Please change every "wooden deck" to "timber deck" in the items below and leave everything else as it is.

########################################

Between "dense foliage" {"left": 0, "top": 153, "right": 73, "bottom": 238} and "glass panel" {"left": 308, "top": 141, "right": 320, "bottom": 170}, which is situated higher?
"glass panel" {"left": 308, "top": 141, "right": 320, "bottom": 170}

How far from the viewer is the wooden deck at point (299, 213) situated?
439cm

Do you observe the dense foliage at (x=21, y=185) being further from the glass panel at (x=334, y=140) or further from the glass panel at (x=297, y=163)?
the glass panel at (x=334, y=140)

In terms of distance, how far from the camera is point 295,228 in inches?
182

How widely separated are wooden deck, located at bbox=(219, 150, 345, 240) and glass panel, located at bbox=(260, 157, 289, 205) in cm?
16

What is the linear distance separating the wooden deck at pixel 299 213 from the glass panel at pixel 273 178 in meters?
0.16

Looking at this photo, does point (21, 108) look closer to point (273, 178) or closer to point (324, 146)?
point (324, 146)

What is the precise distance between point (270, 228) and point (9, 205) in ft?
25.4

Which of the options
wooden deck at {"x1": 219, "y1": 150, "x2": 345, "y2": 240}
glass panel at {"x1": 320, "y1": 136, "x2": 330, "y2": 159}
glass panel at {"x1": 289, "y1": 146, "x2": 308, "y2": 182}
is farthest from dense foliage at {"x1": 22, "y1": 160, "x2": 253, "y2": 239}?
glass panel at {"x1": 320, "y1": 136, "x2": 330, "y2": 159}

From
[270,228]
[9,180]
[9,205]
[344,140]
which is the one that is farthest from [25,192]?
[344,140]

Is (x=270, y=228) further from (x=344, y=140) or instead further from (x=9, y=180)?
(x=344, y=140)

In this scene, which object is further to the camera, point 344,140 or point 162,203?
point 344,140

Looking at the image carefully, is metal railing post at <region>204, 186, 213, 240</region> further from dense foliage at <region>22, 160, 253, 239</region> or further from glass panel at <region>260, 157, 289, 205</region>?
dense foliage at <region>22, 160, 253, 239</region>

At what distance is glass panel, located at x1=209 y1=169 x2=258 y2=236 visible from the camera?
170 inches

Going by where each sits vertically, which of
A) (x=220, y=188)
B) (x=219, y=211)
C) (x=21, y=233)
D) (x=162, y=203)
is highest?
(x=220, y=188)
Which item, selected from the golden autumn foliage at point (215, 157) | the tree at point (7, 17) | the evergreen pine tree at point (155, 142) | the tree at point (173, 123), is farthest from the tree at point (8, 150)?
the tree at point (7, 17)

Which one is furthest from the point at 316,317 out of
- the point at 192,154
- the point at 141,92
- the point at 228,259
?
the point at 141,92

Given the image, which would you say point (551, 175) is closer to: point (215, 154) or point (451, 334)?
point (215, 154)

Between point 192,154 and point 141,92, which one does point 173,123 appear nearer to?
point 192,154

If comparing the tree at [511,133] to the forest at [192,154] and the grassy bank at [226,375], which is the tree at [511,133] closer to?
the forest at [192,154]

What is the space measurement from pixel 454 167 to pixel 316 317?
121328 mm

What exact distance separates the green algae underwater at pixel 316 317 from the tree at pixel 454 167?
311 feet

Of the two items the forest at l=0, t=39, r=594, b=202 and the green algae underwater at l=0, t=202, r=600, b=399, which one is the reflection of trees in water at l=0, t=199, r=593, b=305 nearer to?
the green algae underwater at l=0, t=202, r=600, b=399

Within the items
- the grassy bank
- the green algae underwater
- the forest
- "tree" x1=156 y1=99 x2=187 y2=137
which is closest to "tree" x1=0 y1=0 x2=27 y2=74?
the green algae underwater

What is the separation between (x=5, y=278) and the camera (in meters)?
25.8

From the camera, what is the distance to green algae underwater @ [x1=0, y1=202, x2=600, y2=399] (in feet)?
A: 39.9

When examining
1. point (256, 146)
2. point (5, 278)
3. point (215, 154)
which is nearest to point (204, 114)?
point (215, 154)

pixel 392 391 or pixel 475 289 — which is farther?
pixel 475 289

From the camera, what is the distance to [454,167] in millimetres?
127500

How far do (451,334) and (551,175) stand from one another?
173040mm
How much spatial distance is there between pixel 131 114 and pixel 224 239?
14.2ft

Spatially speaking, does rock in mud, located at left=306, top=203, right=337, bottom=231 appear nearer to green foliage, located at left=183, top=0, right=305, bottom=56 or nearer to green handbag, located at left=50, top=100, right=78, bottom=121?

########################################

▶ _SOLUTION FOR THIS PROBLEM_
Between "dense foliage" {"left": 0, "top": 153, "right": 73, "bottom": 238} and "glass panel" {"left": 308, "top": 141, "right": 320, "bottom": 170}, which is situated higher?
"glass panel" {"left": 308, "top": 141, "right": 320, "bottom": 170}

How far from the viewer is the timber deck at point (299, 213) situated?
439cm

Do you observe the dense foliage at (x=21, y=185) being further from the glass panel at (x=334, y=140) or further from the glass panel at (x=297, y=163)?
the glass panel at (x=334, y=140)

In terms of distance, how far from the camera is point 295,228 in inches?
182

How widely separated are timber deck, located at bbox=(219, 150, 345, 240) and glass panel, located at bbox=(260, 157, 289, 205) in cm?
16

What is the linear distance separating the timber deck at pixel 299 213 from the glass panel at pixel 273 178 in meters?
0.16

Looking at this photo, does point (21, 108) look closer to point (273, 178) or closer to point (324, 146)?
point (324, 146)

What is the precise distance between point (270, 228) and point (9, 205) in ft?
25.4

Which of the options
timber deck at {"x1": 219, "y1": 150, "x2": 345, "y2": 240}
glass panel at {"x1": 320, "y1": 136, "x2": 330, "y2": 159}
glass panel at {"x1": 289, "y1": 146, "x2": 308, "y2": 182}
is farthest from dense foliage at {"x1": 22, "y1": 160, "x2": 253, "y2": 239}?
glass panel at {"x1": 320, "y1": 136, "x2": 330, "y2": 159}

From
[270,228]
[9,180]
[9,205]
[344,140]
which is the one that is farthest from [25,192]?
[344,140]

Is (x=270, y=228) further from (x=344, y=140) or instead further from (x=9, y=180)?
(x=344, y=140)

In this scene, which object is further to the camera, point 344,140 or point 162,203?
point 344,140

Looking at the image carefully, is metal railing post at <region>204, 186, 213, 240</region> further from dense foliage at <region>22, 160, 253, 239</region> or further from glass panel at <region>260, 157, 289, 205</region>?
dense foliage at <region>22, 160, 253, 239</region>

At what distance is glass panel, located at x1=209 y1=169 x2=258 y2=236 visible from the camera?
170 inches

Going by where each sits vertically, which of
A) (x=220, y=188)
B) (x=219, y=211)
C) (x=21, y=233)
D) (x=162, y=203)
is highest?
(x=220, y=188)
Which item, selected from the golden autumn foliage at point (215, 157) | the tree at point (7, 17) | the evergreen pine tree at point (155, 142) | the tree at point (173, 123), is farthest from the tree at point (8, 150)?
the tree at point (7, 17)

Which one is furthest from the point at 316,317 out of
- the point at 192,154
- the point at 141,92
- the point at 228,259
?
the point at 141,92

Given the image, which would you say point (551, 175) is closer to: point (215, 154) or point (451, 334)?
point (215, 154)

Between point 192,154 and point 141,92, which one does point 173,123 appear nearer to?
point 192,154

If comparing the tree at [511,133] to the forest at [192,154] and the grassy bank at [226,375], which is the tree at [511,133] closer to?
the forest at [192,154]

What is the space measurement from pixel 454 167 to pixel 316 317?
121328 mm

What exact distance separates the green algae underwater at pixel 316 317 from the tree at pixel 454 167?
311 feet

Of the two items the forest at l=0, t=39, r=594, b=202 and the green algae underwater at l=0, t=202, r=600, b=399, which one is the reflection of trees in water at l=0, t=199, r=593, b=305 nearer to?
the green algae underwater at l=0, t=202, r=600, b=399

Within the items
- the grassy bank
- the green algae underwater
- the forest
- "tree" x1=156 y1=99 x2=187 y2=137
which is closest to "tree" x1=0 y1=0 x2=27 y2=74?
the green algae underwater

What is the separation between (x=5, y=278) and the camera (in meters)?
25.8

From the camera, what is the distance to green algae underwater @ [x1=0, y1=202, x2=600, y2=399] (in feet)?
A: 39.9

When examining
1. point (256, 146)
2. point (5, 278)
3. point (215, 154)
which is nearest to point (204, 114)?
point (215, 154)

pixel 392 391 or pixel 475 289 — which is farther?
pixel 475 289

From the camera, what is the distance to [454,167] in millimetres?
127500

How far do (451,334) and (551,175) stand from one another?
173040mm
How much spatial distance is there between pixel 131 114 and pixel 224 239?
14.2ft

Spatially speaking, does rock in mud, located at left=306, top=203, right=337, bottom=231 appear nearer to green foliage, located at left=183, top=0, right=305, bottom=56 or nearer to green handbag, located at left=50, top=100, right=78, bottom=121?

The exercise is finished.